Automating PostgreSQL Index Tuning Using AI

If you have a slow query, one of the obvious moves is to add an index. So you look at the WHERE clause, pick a column, run CREATE INDEX, and test again. Sometimes it helps, often it doesn’t. And now you have an index sitting there, not helping reads, but slowing down every write, because INSERT, UPDATE, and DELETE all have to maintain it. And it gets worse as your system grows.

Five queries are manageable. You can reason about column choices, test combinations, and check EXPLAIN output. When you are dealing with fifty queries across a dozen tables, you are evaluating hundreds of possible column combinations manually, each one potentially breaking something in production if you get the locking wrong.

Why index tuning is harder than it looks

Most people know that indexes speed up reads. Fewer people think carefully about what actually happens when they add one.

First, PostgreSQL might not use it. The planner compares strategies and picks the cheapest one. If your query touches a large fraction of the table, a sequential scan might actually be cheaper than an index scan. Creating the index doesn’t change that math, it just adds overhead.

Second, even with CONCURRENTLY, creating an index on a busy table isn’t free. It competes with your workload, can cause replication lag, and sometimes it times out. People don’t plan for this until it happens at 2am.

Third, and this one is subtle, adding the wrong index is sometimes worse than adding nothing. You pay the write overhead with zero read benefit.

The harder part is column ordering. A composite index on (status, customer_id) and one on (customer_id, status) are completely different things. The planner’s decision about which one to use depends on your data distribution, which conditions appear in your WHERE clause, and how selective each column is. Getting this wrong by hand is easy. Verifying it without touching production is the real challenge.

The idea behind automation

When a problem is repetitive, time-consuming, and mostly mechanical, you automate it. That’s what pg_index_search does. It takes the trial-and-error part of index tuning and turns it into a structured pipeline.

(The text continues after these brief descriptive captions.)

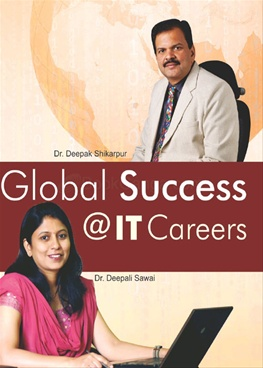 Global Success @ IT Careers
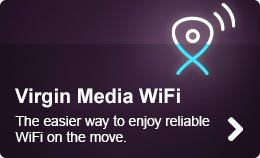 Virgin Media WiFi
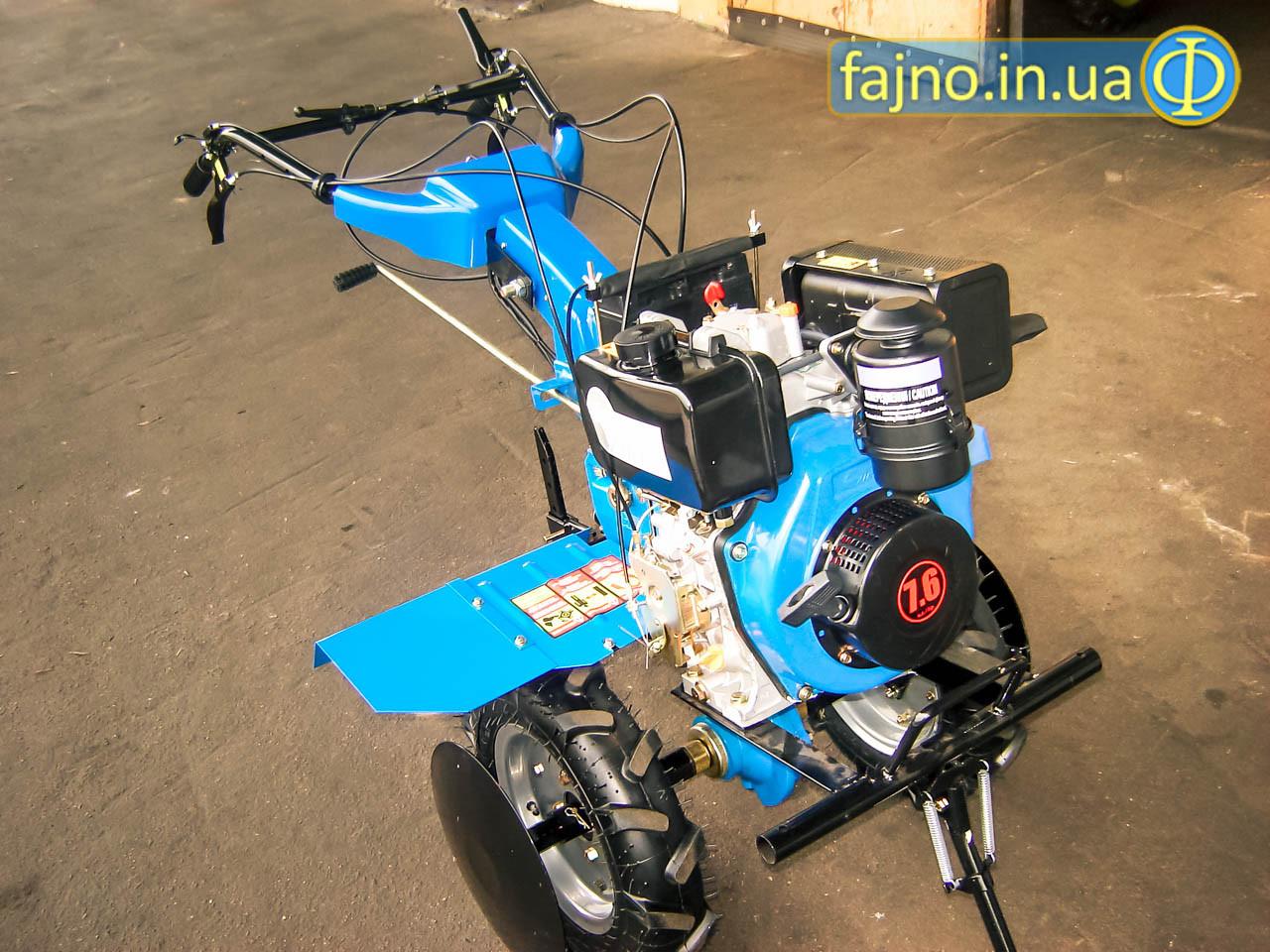 Дизельный мотоблок Zirka GT76DE (7,6 л.с., стартер)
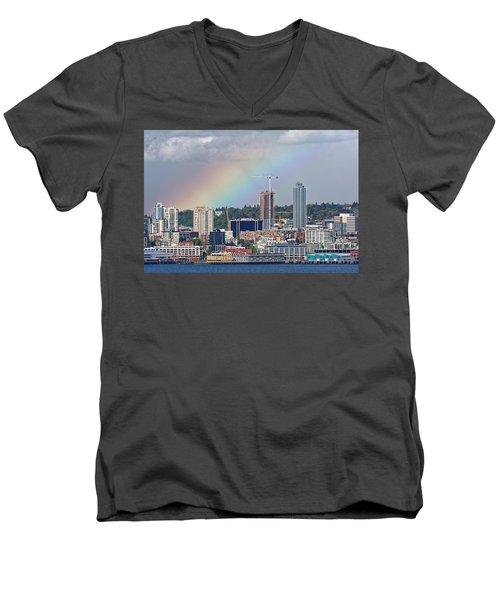 Rainbow Over Seattle Men's V-Neck T-Shirt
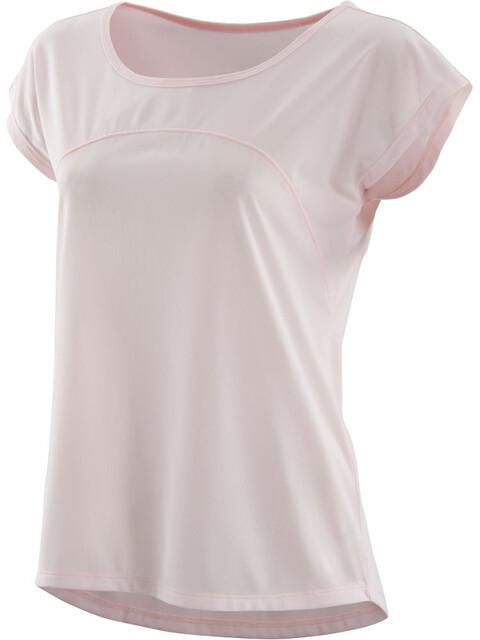 Skins Code Cap Hardloopshirt korte mouwen Dames roze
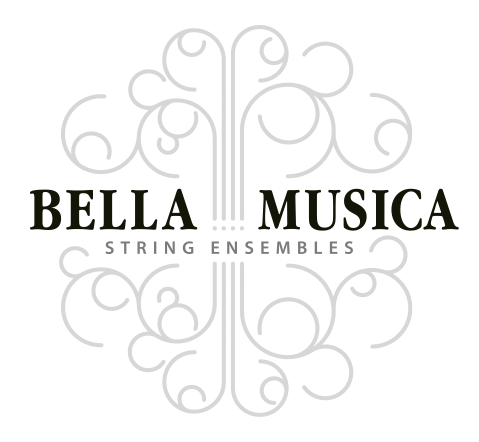 bella musica strings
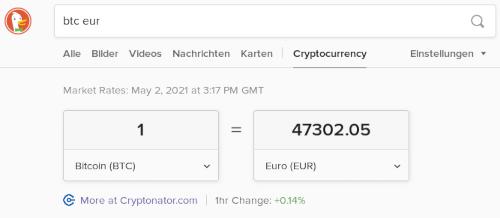 Screenshot, wie man schnell den Bitcoin-Kurs mit einer Internet-Suchmaschine herausbekommt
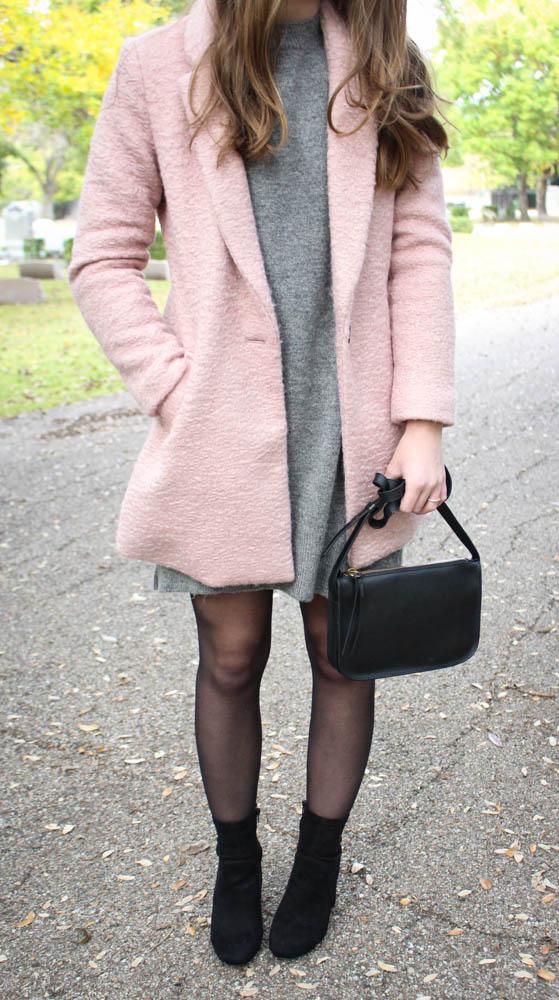 Statement Pink jacket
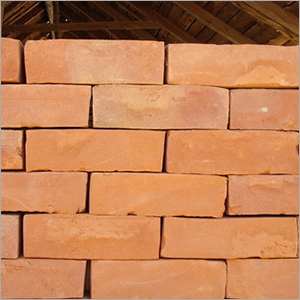 Rectangle Clay Brick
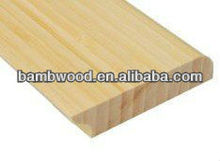 Vertical Bamboo Flooring Skirting Accessories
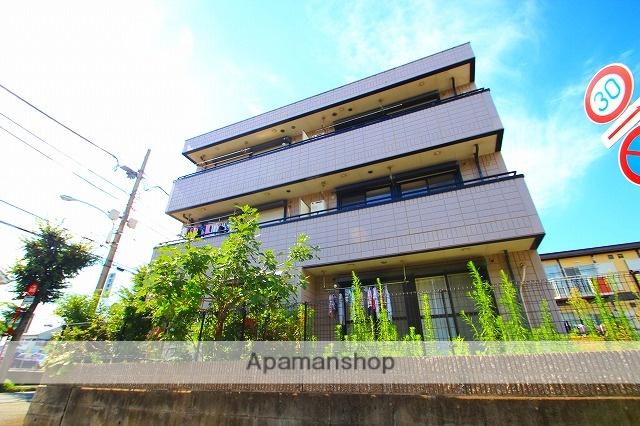 埼玉県富士見市、みずほ台駅徒歩6分の築18年 3階建の賃貸マンション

The tool reads your actual query workload from pg_stat_statements, figures out which columns are worth indexing, generates candidate indexes, and then, critically, tests them without writing anything to disk. You get back CREATE INDEX statements with measured cost improvements. You decide what to apply and when.

Here’s how each part works.

Step 1: Start with what’s actually slow

The tool pulls queries from pg_stat_statements with a few filters.

It ignores one-off queries (fewer than 50 calls is not enough data to be meaningful).
It skips anything already running in under 5ms (indexes won’t move the needle there).
It sorts by total_exec_time, not mean latency.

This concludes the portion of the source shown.